The Committee noted that the partial reopening of the Strait of Hormuz has helped push oil prices lower, easing near-term inflation pressures. Headline inflation is now expected to have peaked at 3.9% in the June quarter, slowing to 3.3% in the September quarter before returning to the 2% target midpoint by mid-2027.

While the RBNZ acknowledged that New Zealand’s economy lost momentum during the June quarter as the earlier oil shock weighed on activity, policymakers expect growth to improve in the September quarter as lower fuel prices support household spending. The Committee also pointed to resilient global growth, underpinned by continued AI-related investment and stronger defense spending.
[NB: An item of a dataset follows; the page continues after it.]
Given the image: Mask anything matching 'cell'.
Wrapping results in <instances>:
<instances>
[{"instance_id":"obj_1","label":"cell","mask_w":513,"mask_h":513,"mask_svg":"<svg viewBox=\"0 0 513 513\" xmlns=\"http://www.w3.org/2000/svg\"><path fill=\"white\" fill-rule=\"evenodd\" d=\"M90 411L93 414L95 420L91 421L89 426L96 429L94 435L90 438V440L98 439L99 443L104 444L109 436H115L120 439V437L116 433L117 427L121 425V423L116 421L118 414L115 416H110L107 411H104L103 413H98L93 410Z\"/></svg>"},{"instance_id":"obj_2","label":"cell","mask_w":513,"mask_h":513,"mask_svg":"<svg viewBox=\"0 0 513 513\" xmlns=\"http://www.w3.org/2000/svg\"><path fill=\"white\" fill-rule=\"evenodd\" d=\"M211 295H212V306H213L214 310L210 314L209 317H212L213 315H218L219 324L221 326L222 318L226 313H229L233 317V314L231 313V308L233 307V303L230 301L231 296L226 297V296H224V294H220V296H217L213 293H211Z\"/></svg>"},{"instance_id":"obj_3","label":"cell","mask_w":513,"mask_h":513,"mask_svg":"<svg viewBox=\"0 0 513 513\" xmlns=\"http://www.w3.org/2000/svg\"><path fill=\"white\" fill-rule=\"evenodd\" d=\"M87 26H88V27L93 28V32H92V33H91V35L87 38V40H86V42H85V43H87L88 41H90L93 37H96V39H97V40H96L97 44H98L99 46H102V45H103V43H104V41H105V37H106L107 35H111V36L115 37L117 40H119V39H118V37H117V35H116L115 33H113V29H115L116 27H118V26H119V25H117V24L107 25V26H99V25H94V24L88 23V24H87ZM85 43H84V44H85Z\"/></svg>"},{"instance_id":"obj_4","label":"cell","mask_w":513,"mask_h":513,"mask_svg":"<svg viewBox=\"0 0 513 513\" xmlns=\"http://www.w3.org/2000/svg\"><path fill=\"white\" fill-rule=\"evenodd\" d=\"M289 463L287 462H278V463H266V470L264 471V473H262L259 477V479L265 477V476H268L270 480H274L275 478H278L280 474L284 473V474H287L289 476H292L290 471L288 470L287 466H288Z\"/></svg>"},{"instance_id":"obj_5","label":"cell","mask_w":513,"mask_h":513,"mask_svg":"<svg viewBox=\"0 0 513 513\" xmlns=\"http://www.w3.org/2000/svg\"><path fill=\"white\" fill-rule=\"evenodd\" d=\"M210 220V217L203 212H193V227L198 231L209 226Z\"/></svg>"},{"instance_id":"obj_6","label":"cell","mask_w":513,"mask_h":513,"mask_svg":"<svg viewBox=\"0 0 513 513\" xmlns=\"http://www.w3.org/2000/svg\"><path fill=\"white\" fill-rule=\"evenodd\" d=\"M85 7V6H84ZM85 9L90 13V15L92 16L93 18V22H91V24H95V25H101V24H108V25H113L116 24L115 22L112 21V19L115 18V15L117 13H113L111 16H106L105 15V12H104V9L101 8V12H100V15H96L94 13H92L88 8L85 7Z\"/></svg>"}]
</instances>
Committee members remained divided on the inflation outlook. Two members highlighted upside risks from lingering cost pressures and stronger pricing behavior by businesses, while four viewed the risks as broadly balanced, citing soft consumer demand and uncertainty over the strength of the recovery. A weaker New Zealand dollar was also identified as a potential source of imported inflation.

Markets initially interpreted the statement as hawkish, with the explicit guidance that additional tightening is likely sending the New Zealand dollar sharply higher immediately after the announcement. However, the rally quickly lost momentum. Technically, buyers were unable to sustain a break above the 38.2% retracement level at 0.5716. Although the price briefly traded above that resistance, it quickly reversed.

During the North American session, the pair extended to fresh post-decision lows, falling to 0.5674 and moving toward the rising 200-hour moving average at 0.5678. A sustained break below that moving average would hand short-term control back to the sellers and open the door for a move toward the late-June lows, with 0.5625 as an important downside target.

On the topside, the 100-hour moving average at 0.5696 has become the first key resistance. A move back above that level would shift the near-term bias in favor of the buyers and put the 0.5716 retracement level back in focus. For now, the NZDUSD is caught between its 100-hour and 200-hour moving averages, with traders looking for a decisive break of either level to determine the next directional move.